> [Exercise objective]
Copy every line of the listing below, keeping each character, space, and punctuation mark unchanged.

> [Material supplied]
--------------------

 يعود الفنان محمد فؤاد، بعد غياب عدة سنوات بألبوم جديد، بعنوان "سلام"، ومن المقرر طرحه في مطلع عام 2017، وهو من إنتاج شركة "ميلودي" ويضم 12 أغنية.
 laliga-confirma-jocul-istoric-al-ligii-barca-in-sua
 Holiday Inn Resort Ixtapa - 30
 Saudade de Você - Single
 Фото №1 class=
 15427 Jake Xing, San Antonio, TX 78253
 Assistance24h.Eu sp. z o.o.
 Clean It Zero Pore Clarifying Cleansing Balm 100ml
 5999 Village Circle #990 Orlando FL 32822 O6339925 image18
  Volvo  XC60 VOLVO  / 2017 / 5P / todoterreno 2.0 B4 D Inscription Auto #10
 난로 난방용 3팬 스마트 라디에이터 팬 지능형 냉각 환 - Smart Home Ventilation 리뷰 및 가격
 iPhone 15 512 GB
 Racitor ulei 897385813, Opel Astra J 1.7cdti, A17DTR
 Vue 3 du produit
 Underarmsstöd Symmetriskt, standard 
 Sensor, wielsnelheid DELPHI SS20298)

--------------------

> [Result below]
 يعود الفنان محمد فؤاد، بعد غياب عدة سنوات بألبوم جديد، بعنوان "سلام"، ومن المقرر طرحه في مطلع عام 2017، وهو من إنتاج شركة "ميلودي" ويضم 12 أغنية.
 laliga-confirma-jocul-istoric-al-ligii-barca-in-sua
 Holiday Inn Resort Ixtapa - 30
 Saudade de Você - Single
 Фото №1 class=
 15427 Jake Xing, San Antonio, TX 78253
 Assistance24h.Eu sp. z o.o.
 Clean It Zero Pore Clarifying Cleansing Balm 100ml
 5999 Village Circle #990 Orlando FL 32822 O6339925 image18
  Volvo  XC60 VOLVO  / 2017 / 5P / todoterreno 2.0 B4 D Inscription Auto #10
 난로 난방용 3팬 스마트 라디에이터 팬 지능형 냉각 환 - Smart Home Ventilation 리뷰 및 가격
 iPhone 15 512 GB
 Racitor ulei 897385813, Opel Astra J 1.7cdti, A17DTR
 Vue 3 du produit
 Underarmsstöd Symmetriskt, standard 
 Sensor, wielsnelheid DELPHI SS20298)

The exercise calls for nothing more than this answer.